- Exercise prompt -
Translate this sentence from the piece on The Mentors documentary into Spanish: "On the surface, The Mentors may seem to be the gutter trash of 20th century popular music but don’t forget that The Rolling Stones were once regarded as malevolent agents of moral corruption."

- Extract -
The Mentors: Kings Of Sleaze Rockumentary

In the mid-1960s when five nice young men calling themselves The Rolling Stones appeared on the British music scene the moral majority went into convulsions over what appeared to it is as a symptom of, as Penelope Spheeris’s 1981 documentary on the punk movement had it, The Decline of Western Civilization.  By the late '70s the Stones were washed up both as a creative force and standard bearers of rebellion but a Seattle band called The Mentors, formed in 1976 in the wake of the English punk scene, were boldly carrying on rock's noble tradition, expressed so eloquently by Jack Black in School of Rock (2003), of “Stickin’ it to the man”.

Although not mentioned in Spheeris’s excellent documentary, The Mentors whose founder members were drummer and lead singer Eldon Hoke ("El Duce" ), lead guitar Eric Carlson (Sickie Wifebeater), and bass guitar Steve Broy (Dr Heathen Scum), achieved a good deal of notoriety playing what they called “rape rock” - a hybrid of punk and what would become known as thrash metal - kitted out in home-made cartoon executioners’ hoods and distinguished principally by their provocatively scatological and direly sexist lyrics.

First-time director April Jones’s relatively short and somewhat misleadlingly titled (the band is more outrageous than sleazy) documentary about the band holds no surprises as it comprehensively charts The Mentors’ astonishingly long history (they remain active today) of making music (they actually could play their instruments), behaving badly (Hoke who died in 1997, in particular) and the usual assortment of burn-outs and line-up changes.  

But while all this will be of interest to various groupods of fans, whether of the band or punk/thrash metal in general, the film’s most stimulating achievement for the general viewer is the contribution it makes to issues of censorship, civil liberties and the moral good.  Watching the film and listening to the band's ostensibly reprehensible yet strangely waggish songs such questions are never far from one’s mind. On the surface, The Mentors may seem to be the gutter trash of 20th century popular music but don’t forget that The Rolling Stones were once regarded as malevolent agents of moral corruption.

- Provided data -

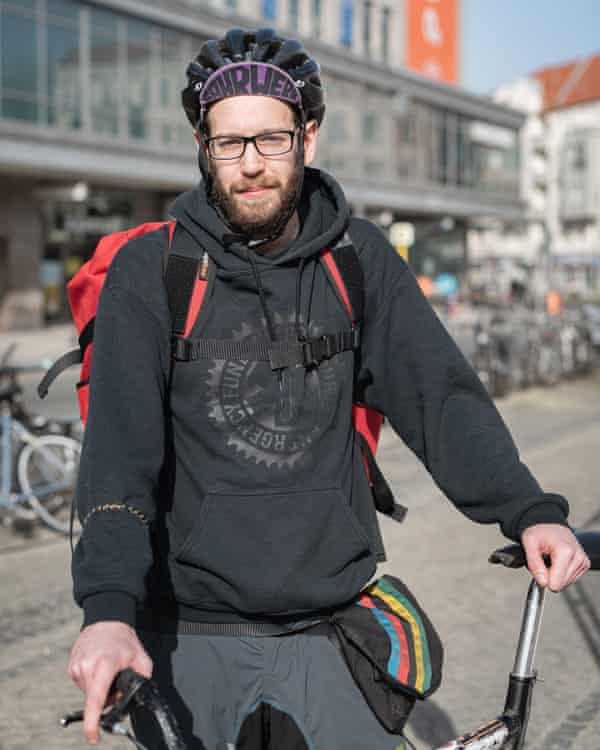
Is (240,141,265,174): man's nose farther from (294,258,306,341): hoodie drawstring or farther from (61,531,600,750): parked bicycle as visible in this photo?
(61,531,600,750): parked bicycle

- Response -
A primera vista, The Mentors pueden parecer la escoria de la música popular del siglo XX, pero no olvidemos que The Rolling Stones fueron considerados en su día agentes malévolos de corrupción moral.